Merge Filter DeepVariant
Merge DeepVariant outputs from the previous step, if applicable, and filter vcf.
HiFi CNV
Call copy number variation and visualize results with HiFiCNV.
Target Genotyping
Call tandem repeats for pathogenic and full repeats with trgt for targeted genotyping.
Sawfish
Call structural variants from mapped HiFi sequencing reads with Sawfish SV Caller.
Annotate SV
Annotate and rank structural variants with AnnotSV.
Hi Phase
Phase variant calls with HiPhase.
Clair3 Step
Call germline small variants with clair3.
Merge Filter Clair3
Merge clair3 outputs, if applicable, and filter VCF.
Modkit Step
In this step methylation analysis is done for the Nanopore data.
Report CPSR
Creates a CPSR germline report. It takes annotated/filter VCF as the input and outputs an html report along with additional flat files.
Report PCGR
Creates a PCGR somatic plus a CPSR germline report with input as the filtered somatic VCF. The output is a html report and additional flat files.
Report Djerba
Creates a clinical report using Djerba and metadata along with workflow output.
Savana Step
Call somatic structural variants and copy number aberrations with Savana.
MultiQC
The MultiQC aggregator collates results from bioinformatics analyses across many samples into a single report. It searches for a given directory for analysis logs and compiles a HTML report.

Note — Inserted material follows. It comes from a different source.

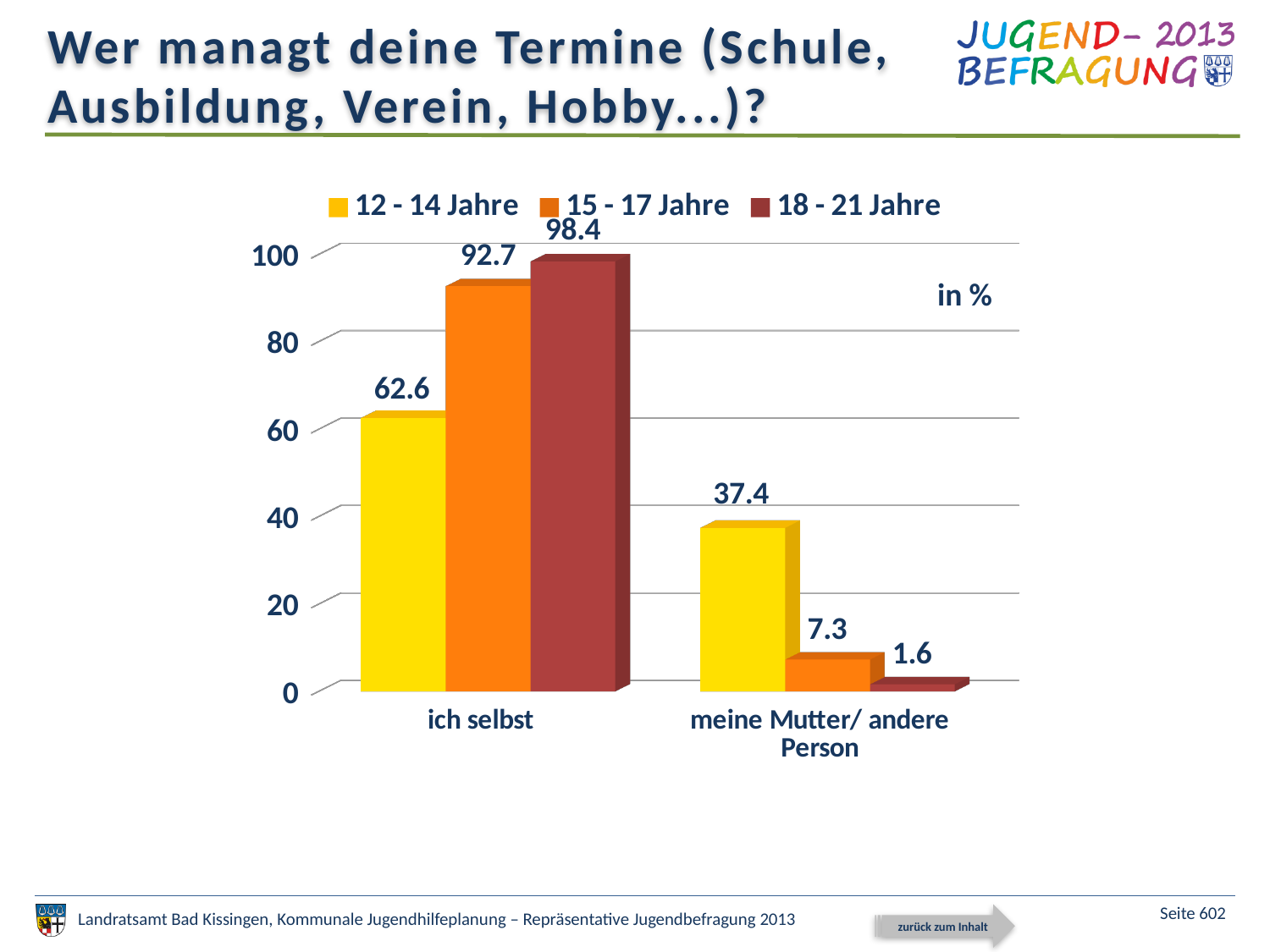
Which age group has the highest value in the 'ich selbst' category? 18 - 21 Jahre What is the difference between the 12 - 14 Jahre values for 'ich selbst' and 'meine Mutter/ andere Person'? 25.2 What unit is indicated for the values in the chart? in % Which is larger: the 15 - 17 Jahre value for 'meine Mutter/ andere Person' or the 18 - 21 Jahre value for 'meine Mutter/ andere Person'? 15 - 17 Jahre What kind of chart is shown on the slide? bar chart Is the 12 - 14 Jahre value for 'meine Mutter/ andere Person' greater or less than 40? less What is the value for the 15 - 17 Jahre series in the 'ich selbst' category? 92.7 Which age group has the lowest value in the 'meine Mutter/ andere Person' category? 18 - 21 Jahre What is the value for the 12 - 14 Jahre series in the 'ich selbst' category? 62.6 How many categories are shown on the x axis? 2 What is the value for the 18 - 21 Jahre series in the 'meine Mutter/ andere Person' category? 1.6 How many series does the legend list? 3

This is a tool for general usage, perfect for summarizing the output from numerous bioinformatics tools.
Over the past decade, long-read, single-molecule DNA sequencing technologies have emerged as powerful players in genomics. With the ability to generate reads tens to thousands of kilobases in length with an accuracy approaching that of short-read sequencing technologies, these platforms have proven their ability to resolve some of the most challenging regions of the human genome, detect previously inaccessible structural variants, and generate some of the first telomere-to-telomere assemblies of whole chromosomes.
The LongRead Pipeline is used to analyze long reads produced by the Oxford Nanopore Technologies (ONT) and PacBio Revio sequencers. It supports the following protocols:
Nanopore
Revio
Both protocols require a readset file as input. The readset file for the Long Read DNA Seq pipeline has a specific structure and format containing the sample metadata and paths to input data (FASTQ, FAST5 or BAM).
Nanopore
The Nanopore protocol of the pipeline uses minimap2 to align reads to the reference genome. Additionally, it produces a QC report that includes an interactive dashboard with data from the basecalling summary file as well as the alignment. A step aligning random reads to the NCBI nt database and reporting the species of the highest hits is also done as QC.

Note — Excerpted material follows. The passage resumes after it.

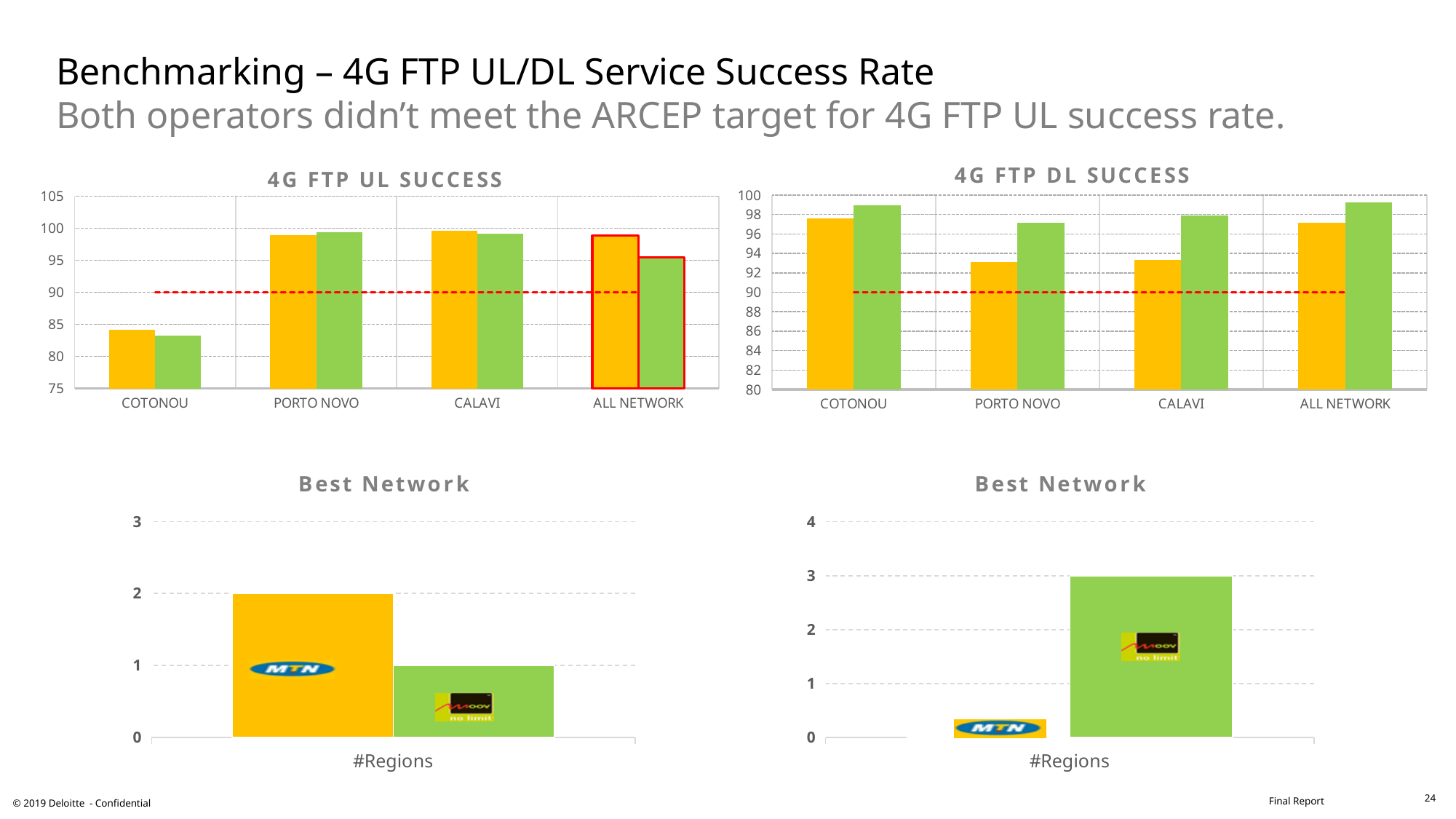
In the '4G FTP DL SUCCESS' chart, is the yellow bar for PORTO NOVO greater or less than 94? less In the bottom-left 'Best Network' chart, what is the value of the green (Moov) bar for #Regions? 1 In the '4G FTP UL SUCCESS' chart, is the yellow bar for COTONOU greater or less than 85? less What kind of chart is the '4G FTP UL SUCCESS' chart? bar chart In the '4G FTP UL SUCCESS' chart, which category has the lowest values? COTONOU How many categories are shown on the x axis of the '4G FTP DL SUCCESS' chart? 4 In the bottom-right 'Best Network' chart, what is the value of the green (Moov) bar for #Regions? 3 In the bottom-right 'Best Network' chart, what is the difference between the green (Moov) bar and the yellow (MTN) bar? 3 In the bottom-right 'Best Network' chart, what is the value of the yellow (MTN) bar for #Regions? 0 In the '4G FTP DL SUCCESS' chart, for PORTO NOVO, which bar is larger, the yellow bar or the green bar? the green bar In the bottom-left 'Best Network' chart, what is the value of the yellow (MTN) bar for #Regions? 2 In the bottom-left 'Best Network' chart, which bar is larger, the yellow (MTN) bar or the green (Moov) bar? the yellow (MTN) bar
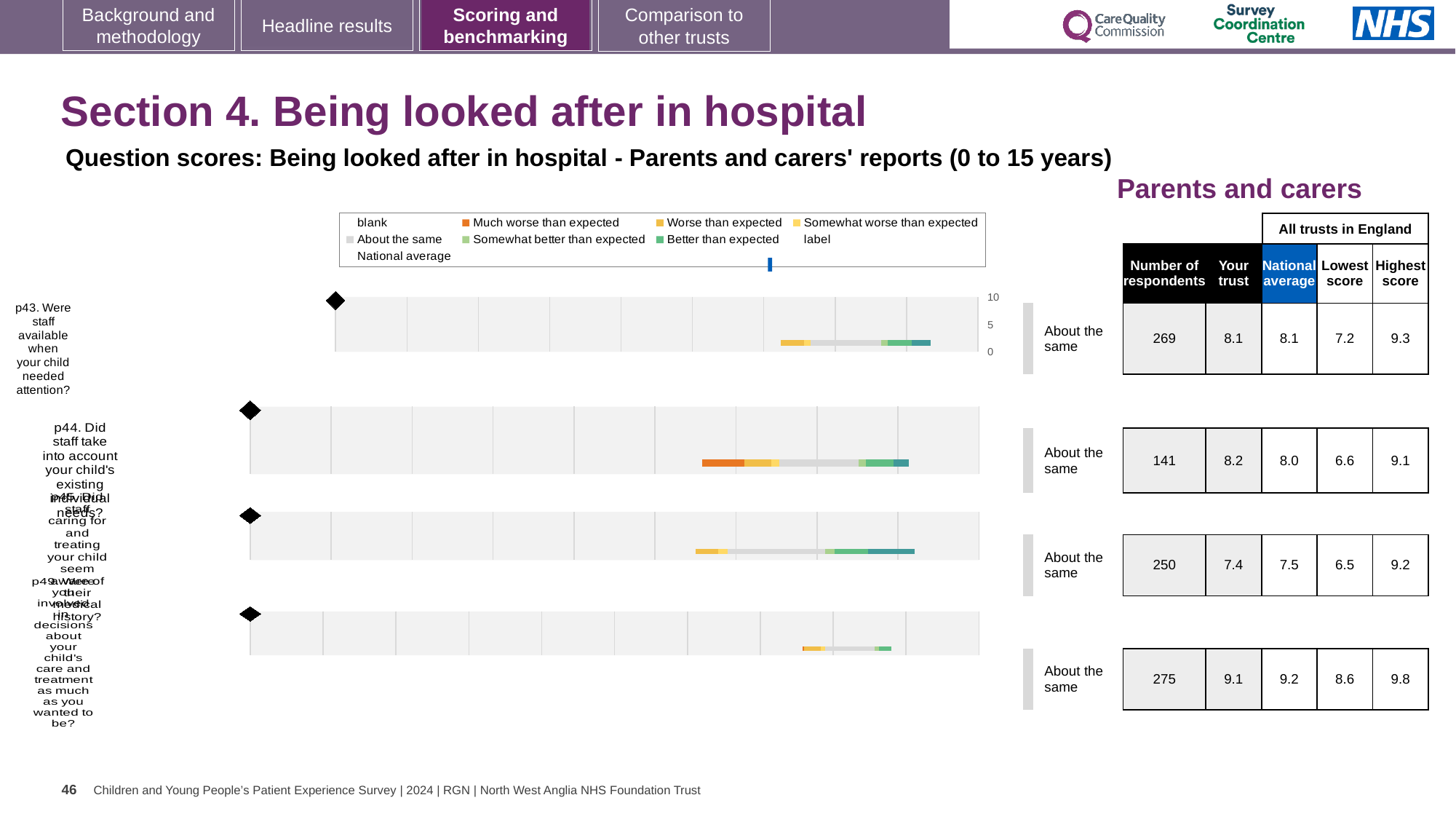
Which question has the lowest 'Your trust' score in the table beside the chart? p45 For p44, which is larger: the 'Your trust' score or the national average? Your trust Which question has the highest 'Your trust' score in the table beside the chart? p49 In the table beside the chart, what is the highest score among all trusts in England for p49? 9.8 In the table beside the chart, what is the national average score for p45? 7.5 In the table beside the chart, how many respondents are listed for p44 (Did staff take into account your child's existing individual needs?)? 141 How many survey questions (rows) are plotted in the chart? 4 What kind of chart is used to show the question scores on this slide? bar chart What is the subtitle describing the question scores shown in the chart? Question scores: Being looked after in hospital - Parents and carers' reports (0 to 15 years) For p49, what is the difference between the highest score and the lowest score among all trusts in England? 1.2 What benchmark category is shown next to each of the four question rows in the chart? About the same In the table beside the chart, what is the 'Your trust' score for p43 (Were staff available when your child needed attention?)? 8.1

Once the QC and alignments have been produced, Picard is used to merge readsets coming from the same sample. Finally, SVIM is used to detect Structural Variants (SV) including deletions, insertions and translocations.
For a full summary of the types of SVs detected, refer to this site.
The SV calls produced by SVIM are saved as VCFs for each sample, which can then be used in downstream analyses. No filtering is performed on the SV calls.
This pipeline currently does not perform base calling and requires both FASTQ and a sequencing_summary file produced by a ONT supported basecaller (we recommend Guppy). Additionally, the testing and development of the pipeline were focused on genomics applications, and functionality has not been tested for transcriptomics or epigenomics datasets.
For more information on using ONT data for structural variant detection, as well as an alternative approach, refer to Structural Variant Pipeline GitHub repository.
Revio
The Revio protocol uses pbmm2 to align reads to the reference genome, followed by variant calling with DeepVariant and structural variant calling with HiFiCNV, TRGT, and Sawfish. Variants are annotated with AnnotSV and phased with HiPhase. A CPSR report can be produced from the phased variants. Metrics on the raw and mapped reads are collected with NanoPlot and mosdepth, respectively.
See Schema tab for the pipeline workflow. For the latest implementation and usage details refer to the Long Read DNA Sequencing implementation README.md file.
References
Evaluating nanopore sequencing data processing pipelines for structural variation identification.
Minimap2: Pairwise alignment for nucleotide sequences.